*What to do:*
Copy every line of the listing below without changing anything.

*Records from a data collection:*
%%

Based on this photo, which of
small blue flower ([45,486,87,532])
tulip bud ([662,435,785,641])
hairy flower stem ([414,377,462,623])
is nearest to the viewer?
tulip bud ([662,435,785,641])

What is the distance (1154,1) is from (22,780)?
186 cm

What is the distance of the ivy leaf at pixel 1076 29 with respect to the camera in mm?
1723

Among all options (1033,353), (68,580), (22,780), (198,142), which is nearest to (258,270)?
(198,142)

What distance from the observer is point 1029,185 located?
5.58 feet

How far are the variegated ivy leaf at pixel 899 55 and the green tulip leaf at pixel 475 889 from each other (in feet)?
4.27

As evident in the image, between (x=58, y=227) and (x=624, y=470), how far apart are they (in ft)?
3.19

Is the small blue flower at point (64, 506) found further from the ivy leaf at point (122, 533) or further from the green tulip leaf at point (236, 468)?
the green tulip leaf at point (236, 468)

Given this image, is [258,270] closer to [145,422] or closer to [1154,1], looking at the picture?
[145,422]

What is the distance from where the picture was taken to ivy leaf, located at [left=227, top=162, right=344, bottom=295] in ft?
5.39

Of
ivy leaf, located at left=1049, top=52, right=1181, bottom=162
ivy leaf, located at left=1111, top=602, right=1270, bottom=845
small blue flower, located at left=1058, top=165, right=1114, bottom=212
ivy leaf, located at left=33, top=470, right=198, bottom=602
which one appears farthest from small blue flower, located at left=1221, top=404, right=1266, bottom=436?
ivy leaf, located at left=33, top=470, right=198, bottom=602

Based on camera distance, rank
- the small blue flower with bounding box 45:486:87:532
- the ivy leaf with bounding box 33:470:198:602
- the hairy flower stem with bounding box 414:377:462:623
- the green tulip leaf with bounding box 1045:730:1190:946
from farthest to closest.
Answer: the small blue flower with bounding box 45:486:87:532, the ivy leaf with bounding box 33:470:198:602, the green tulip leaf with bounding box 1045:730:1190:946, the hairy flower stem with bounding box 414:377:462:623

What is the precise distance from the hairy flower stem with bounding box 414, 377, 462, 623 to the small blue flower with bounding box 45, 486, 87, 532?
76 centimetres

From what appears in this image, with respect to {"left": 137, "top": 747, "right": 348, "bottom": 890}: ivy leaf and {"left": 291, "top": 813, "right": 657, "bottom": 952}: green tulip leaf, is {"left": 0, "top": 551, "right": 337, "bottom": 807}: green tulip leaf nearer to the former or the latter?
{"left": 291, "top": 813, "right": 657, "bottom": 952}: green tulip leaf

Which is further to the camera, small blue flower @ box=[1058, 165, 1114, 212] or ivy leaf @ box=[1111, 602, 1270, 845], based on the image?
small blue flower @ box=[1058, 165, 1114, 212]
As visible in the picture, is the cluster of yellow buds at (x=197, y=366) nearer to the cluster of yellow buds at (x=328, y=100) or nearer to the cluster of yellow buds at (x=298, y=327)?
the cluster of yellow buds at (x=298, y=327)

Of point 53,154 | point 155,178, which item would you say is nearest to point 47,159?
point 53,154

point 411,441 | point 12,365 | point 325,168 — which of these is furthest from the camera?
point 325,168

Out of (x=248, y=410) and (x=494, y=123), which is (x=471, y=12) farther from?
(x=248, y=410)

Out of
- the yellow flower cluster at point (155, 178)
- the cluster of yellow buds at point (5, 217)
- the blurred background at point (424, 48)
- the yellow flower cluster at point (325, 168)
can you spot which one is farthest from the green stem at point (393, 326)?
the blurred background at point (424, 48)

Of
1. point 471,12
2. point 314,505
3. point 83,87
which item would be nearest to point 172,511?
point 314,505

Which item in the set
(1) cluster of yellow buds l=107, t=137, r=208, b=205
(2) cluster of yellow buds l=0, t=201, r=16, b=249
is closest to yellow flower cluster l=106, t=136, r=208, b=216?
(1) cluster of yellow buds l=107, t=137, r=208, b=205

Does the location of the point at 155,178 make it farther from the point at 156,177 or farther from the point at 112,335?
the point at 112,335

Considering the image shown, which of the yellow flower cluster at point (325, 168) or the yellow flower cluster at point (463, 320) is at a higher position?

%%

*Solution:*
Based on this photo, which of
small blue flower ([45,486,87,532])
tulip bud ([662,435,785,641])
hairy flower stem ([414,377,462,623])
is nearest to the viewer?
tulip bud ([662,435,785,641])

What is the distance (1154,1) is from (22,780)?
186 cm

What is the distance of the ivy leaf at pixel 1076 29 with respect to the camera in mm?
1723

Among all options (1033,353), (68,580), (22,780), (198,142), which is nearest to (258,270)?
(198,142)

What distance from the observer is point 1029,185 located?
5.58 feet

How far are the variegated ivy leaf at pixel 899 55 and the green tulip leaf at pixel 475 889 from each other (in feet)?
4.27

As evident in the image, between (x=58, y=227) and (x=624, y=470), how far apart are they (in ft)?
3.19

Is the small blue flower at point (64, 506) found further from the ivy leaf at point (122, 533) or further from the green tulip leaf at point (236, 468)?
the green tulip leaf at point (236, 468)

Given this image, is [258,270] closer to [145,422] or closer to [1154,1], looking at the picture?
[145,422]

What is the distance from where the picture was taken to ivy leaf, located at [left=227, top=162, right=344, bottom=295] in ft?
5.39

Of
ivy leaf, located at left=1049, top=52, right=1181, bottom=162
ivy leaf, located at left=1111, top=602, right=1270, bottom=845
small blue flower, located at left=1058, top=165, right=1114, bottom=212
ivy leaf, located at left=33, top=470, right=198, bottom=602
which one appears farthest from small blue flower, located at left=1221, top=404, right=1266, bottom=436?
ivy leaf, located at left=33, top=470, right=198, bottom=602

Based on camera distance, rank
- the small blue flower with bounding box 45:486:87:532
- the ivy leaf with bounding box 33:470:198:602
- the hairy flower stem with bounding box 414:377:462:623
- the green tulip leaf with bounding box 1045:730:1190:946
from farthest to closest.
Answer: the small blue flower with bounding box 45:486:87:532, the ivy leaf with bounding box 33:470:198:602, the green tulip leaf with bounding box 1045:730:1190:946, the hairy flower stem with bounding box 414:377:462:623

What is the precise distance from the hairy flower stem with bounding box 414, 377, 462, 623 to the small blue flower with bounding box 45, 486, 87, 532?
76 centimetres

From what appears in this image, with respect to {"left": 137, "top": 747, "right": 348, "bottom": 890}: ivy leaf and {"left": 291, "top": 813, "right": 657, "bottom": 952}: green tulip leaf, is {"left": 0, "top": 551, "right": 337, "bottom": 807}: green tulip leaf nearer to the former or the latter?
{"left": 291, "top": 813, "right": 657, "bottom": 952}: green tulip leaf

Which is further to the camera, small blue flower @ box=[1058, 165, 1114, 212] or ivy leaf @ box=[1111, 602, 1270, 845], based on the image?
small blue flower @ box=[1058, 165, 1114, 212]
As visible in the picture, is the cluster of yellow buds at (x=197, y=366) nearer to the cluster of yellow buds at (x=328, y=100) or nearer to the cluster of yellow buds at (x=298, y=327)?
the cluster of yellow buds at (x=298, y=327)

Of point 53,154 | point 155,178, which item would you say is nearest to point 47,159?
point 53,154

point 411,441 | point 12,365 | point 325,168 — which of these is furthest from the camera?
point 325,168

Out of (x=248, y=410) and (x=494, y=123), which is (x=471, y=12) farther from?
(x=248, y=410)

Out of
- the yellow flower cluster at point (155, 178)
- the cluster of yellow buds at point (5, 217)
- the blurred background at point (424, 48)
- the yellow flower cluster at point (325, 168)
can you spot which one is farthest from the green stem at point (393, 326)?
the blurred background at point (424, 48)

Of
1. point 471,12
2. point 314,505
3. point 83,87
which item would be nearest to point 172,511?
point 314,505

Which item in the set
(1) cluster of yellow buds l=107, t=137, r=208, b=205
(2) cluster of yellow buds l=0, t=201, r=16, b=249
is closest to yellow flower cluster l=106, t=136, r=208, b=216?
(1) cluster of yellow buds l=107, t=137, r=208, b=205

Does the location of the point at 155,178 make it farther from the point at 156,177 or farther from the point at 112,335?
the point at 112,335

Considering the image shown, which of the yellow flower cluster at point (325, 168) or the yellow flower cluster at point (463, 320) is at a higher position?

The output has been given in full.